Fallout’s Kaiser Darrin

We finally got around to watching Fallout and enjoyed it much more than I thought we would. Having just finished watching the Justified series for about the seventh time, it is nice to have another opportunity to watch Walton Goggins finesse the fine art of scene stealing. The show has a unique, vintage aesthetic, and it was a wonderful surprise to see Goggin’s character “Cooper Howard” tooling around in a Kaiser Darrin during the flashback sequences. We published this post about the Darrin many years ago, but here it is again for those who missed it the first time:

This unusual front end belongs to a rare automobile, a 1954 Kaiser Darrin:

1954 Kaiser Darrin (Classic Car Collection, Kearney, Nebraska)

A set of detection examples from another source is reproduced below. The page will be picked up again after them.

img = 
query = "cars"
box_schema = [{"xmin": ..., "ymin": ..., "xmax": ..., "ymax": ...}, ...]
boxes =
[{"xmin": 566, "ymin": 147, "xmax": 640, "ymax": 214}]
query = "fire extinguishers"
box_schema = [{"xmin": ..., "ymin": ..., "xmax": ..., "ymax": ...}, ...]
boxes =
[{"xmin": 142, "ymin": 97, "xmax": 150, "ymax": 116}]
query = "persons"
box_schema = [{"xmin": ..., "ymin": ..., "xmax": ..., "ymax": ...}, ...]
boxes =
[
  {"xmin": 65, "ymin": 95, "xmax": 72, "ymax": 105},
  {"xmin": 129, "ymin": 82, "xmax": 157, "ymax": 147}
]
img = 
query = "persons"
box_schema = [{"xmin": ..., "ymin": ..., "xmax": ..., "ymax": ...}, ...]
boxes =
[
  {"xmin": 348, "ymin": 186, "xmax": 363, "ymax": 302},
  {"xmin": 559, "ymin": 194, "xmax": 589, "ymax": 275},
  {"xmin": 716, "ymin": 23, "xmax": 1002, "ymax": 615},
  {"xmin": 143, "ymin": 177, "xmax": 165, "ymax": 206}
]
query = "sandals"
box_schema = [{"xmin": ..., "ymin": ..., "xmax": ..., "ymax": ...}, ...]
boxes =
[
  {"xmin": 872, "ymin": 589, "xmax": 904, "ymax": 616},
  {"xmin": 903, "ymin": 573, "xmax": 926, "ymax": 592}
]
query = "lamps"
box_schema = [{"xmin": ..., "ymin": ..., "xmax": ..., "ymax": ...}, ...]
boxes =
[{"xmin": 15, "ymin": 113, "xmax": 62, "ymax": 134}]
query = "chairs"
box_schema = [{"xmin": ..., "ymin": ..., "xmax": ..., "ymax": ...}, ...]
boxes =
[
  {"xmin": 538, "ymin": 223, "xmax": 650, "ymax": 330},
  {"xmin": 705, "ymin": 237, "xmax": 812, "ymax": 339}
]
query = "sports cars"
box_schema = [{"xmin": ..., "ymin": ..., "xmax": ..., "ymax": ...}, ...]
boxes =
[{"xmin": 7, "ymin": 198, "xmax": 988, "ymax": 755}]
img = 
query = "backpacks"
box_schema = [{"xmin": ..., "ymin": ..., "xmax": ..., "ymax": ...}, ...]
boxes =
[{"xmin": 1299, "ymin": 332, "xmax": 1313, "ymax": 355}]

The brochure for this unique machine boasts that it was designed by “Darrin of Paris,” also known as Howard “Dutch” Darrin.  Darrin was an interesting character who flew combat missions over France as a member of the U.S. Air Service during World War I.  He designed luxury automobiles for movie stars like Clark Gable and Errol Flynn, and his gravestone in Santa Monica simply reads “AUTOMOTIVE ARCHITECT.”  A thoroughly interesting 3-part article about his life was written by Richard Langworth and can be read here.  Although Darrin had some successes designing automobiles, the Kaiser Darrin wasn’t one of them and only 435 were produced.

The Darrin was a product of the struggling Kaiser Motors Corporation, and it just beat the Corvette to be the first car with a fiberglass body.  It also featured sliding doors that retracted into the front fenders when opened as seen in this picture from the sales brochure:

The grille has been said to look like pursed lips, but I think it looks more like Tweety Bird.  Think about it.

Design preferences aside, the Darrin was not cheap.  It was priced at $3,668 (compared to $2,774 for a Corvette) and, although it cost more, its 90-hp engine was completely out-classed by the Vette’s 150 horses.

Another problem may have been the sales pitch for the Darrin.  This is an excerpt from an article dated February 13, 1954, that featured an interview with a model, Pat Matteson, who had been hired to demonstrate the Darrin at the International Sports Show in New York City:

Cars with plastic bodies are still a mystery to most motorists.  They want to know if the plastic will dent if people lean on it, whether snow will melt the plastic, whether hot water will make a hole in it, or whether insects will become permanently embedded in it.

“No. . .No. . .No. . .No,” says Pat.  “But a motorist can repair a fender dent in the same way he’d patch a tire.  And he can fix it so it doesn’t show.

“If a lady wants to change the color of the plastic body to match her hat, gloves or a new dress, she can do so by spraying on a new paint with a vacuum cleaner.  But it would take her three hours.”